By the way, make sure your chimney is good and clean before installing the liner, mine had a lot of stage 3 creosote which was a PITA to get rid of.


----------



## Slgbaby (Mar 20, 2017)

69_Eliminator said:


> Hello All!  I bought an older insert about a month and a half ago.  It didn't have any name on the front and I didn't see any kind of information plaque on it anywhere.  I stopped at a local chimney store to check them out and the owner of the chimney store said that this insert is an Aurora brand and that Aurora went out of business in 1983.
> 
> I wanted to see if anyone could identify which model this insert is.  I would like to see if I can find an owner's manual online.  If anyone has one of these and can give me some tips on how they burn theirs that would be great. I am okay at burning it, but far from an expert.
> 
> ...


I have this exact stove and in searching for new homeowners insurance they are asking if my stove is UL listed. This stove has no identifying information on it at all except the name plate on the front, does your manual mention UL listing?? I know this thread is forever old and it's a long shot just hoping for an answer


----------



## 69_Eliminator (Mar 23, 2017)

There is no identifying tags on my stove either.  I'm pretty sure it is not UL listed, but I can check the paperwork on my home computer when I get a chance and let you know.  My insurance company didn't ask when I told them I was using it.


----------



## jstuttler (Nov 17, 2020)

Hello!
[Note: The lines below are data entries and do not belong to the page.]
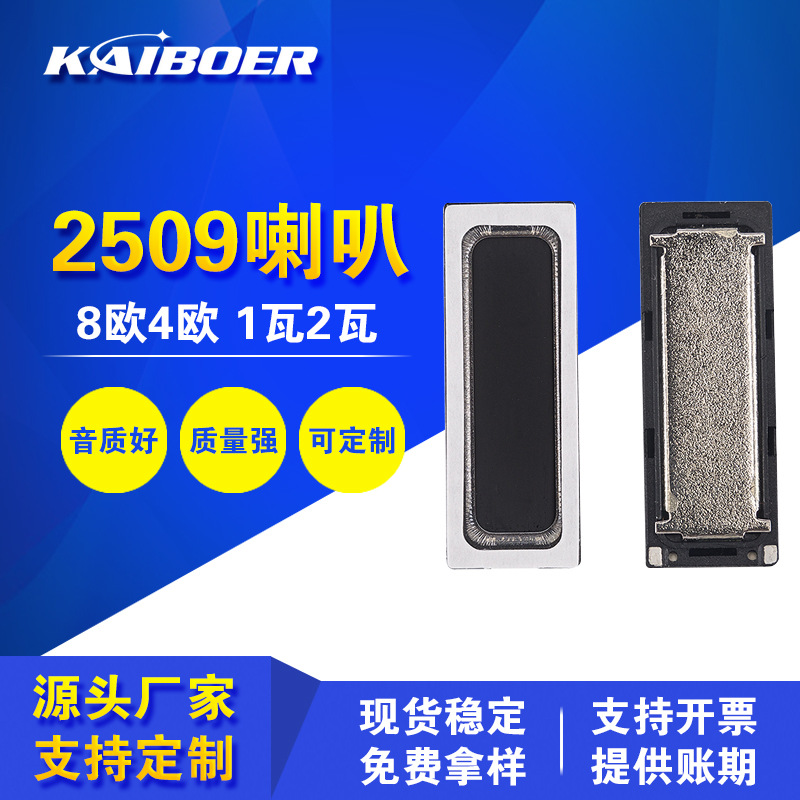 深圳现货喇叭2509适用于平板电脑手机扬声器智能穿戴微型音腔喇叭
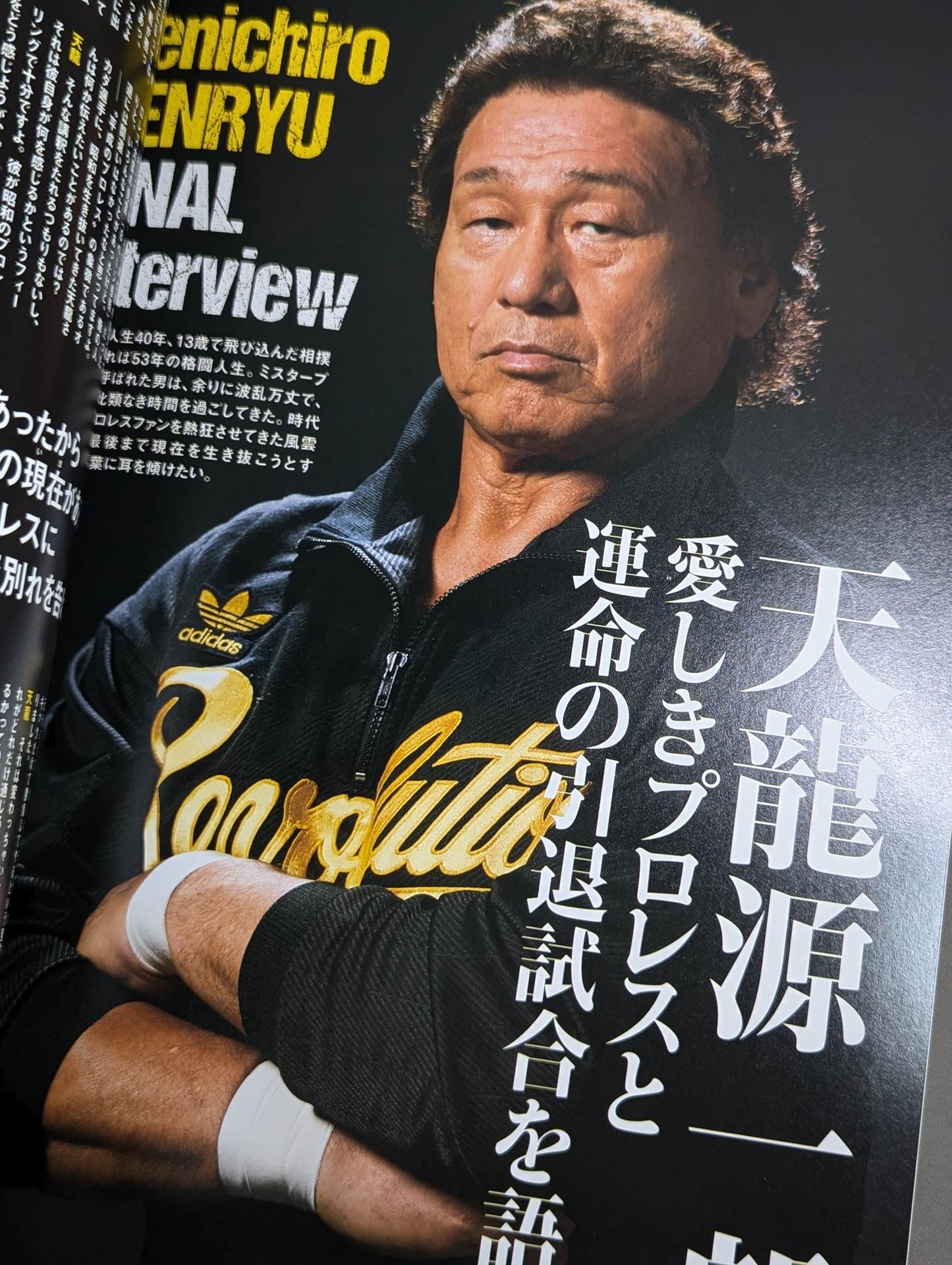 ★ Tenryu Genichiro Retirement ★ Revolution FINAL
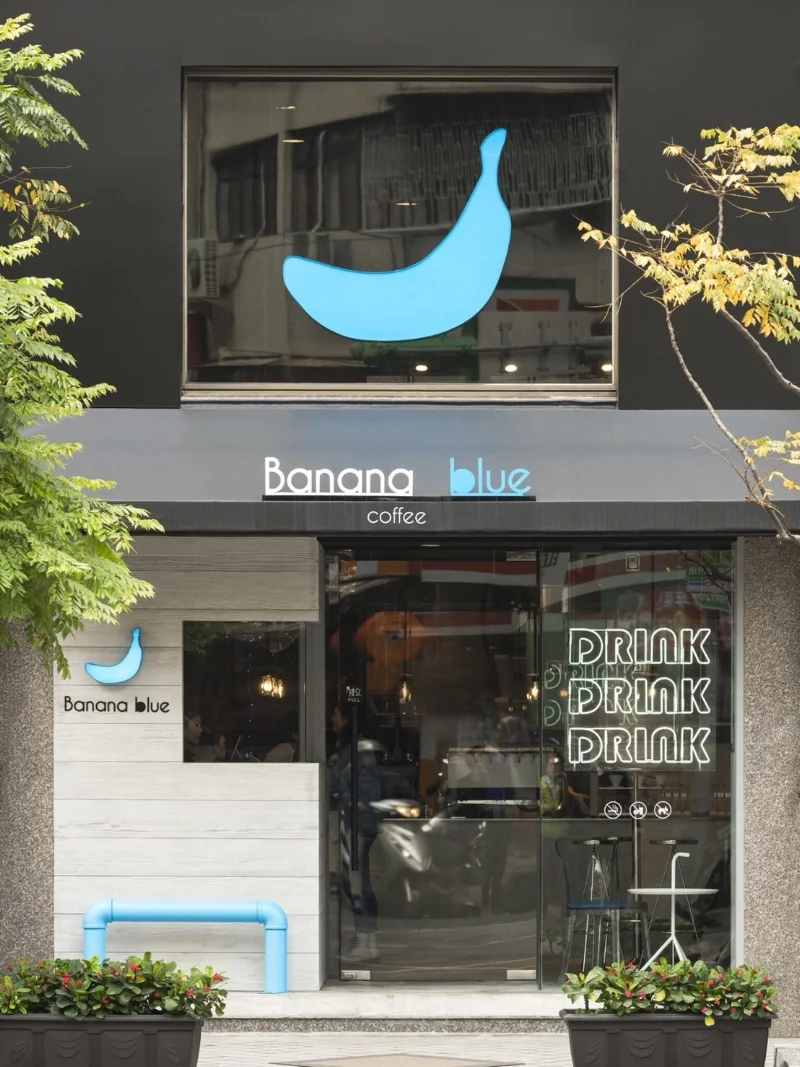 With the opening of our second store in the Neihu district, we've installed a new 5kg Diedrich automated roaster, established a new image for our storefront, continue our mission of learning and innovating using the latest technologies, and as always, deliver the best tasting cup of coffee you can find anywhere.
We purchased a house which had an Aurora insert left behind by the previous owner. They said they used it when they lived here 7+ years ago. It is not installed currently. We would like to install it and are not sure where to begin. Reading through the earlier information in this thread is helpful. I know this is a very old thread, but if the manual is still available, we would like to have a copy also. Additionally, our insert is very rusted and in less than ideal condition aesthetically. What do you recommend to recondition the surface? Thank you in advance and I hope someone still sees this post.


----------



## begreen (Nov 17, 2020)

The stove looks like it has been ridden hard. Check it very thoroughly for damage from overfiring.


----------



## MikeGior (Apr 18, 2022)

69_Eliminator said:


> Hello, I am glad to see that you are thinking of modifying your Aurora like I did to run a liner.  No problem on the questions.  I used a high temperature caulk/sealant to seal the adapter to the insert.  I bought the liner from the same place I got the adapter from- https://www.firesidechimneysupply.com/  I am using a 7" flexible liner.  8" is usually recommended for an older non-EPA style stove like the Auroras, but I was thinking about one day getting an EPA stove and they are supposed to run 6" liners and wouldn't want to buy another liner for a newer stove so I split the difference and got a 7" liner, it works great!
> 
> If you want to send me a private message with your email address I can send you the documentation I have on the Aurora stoves.
> 
> ...


Can I also have a copy of the manual - pdf?

Thanks a million,
Mike G 
mikegior333@gmail.com


----------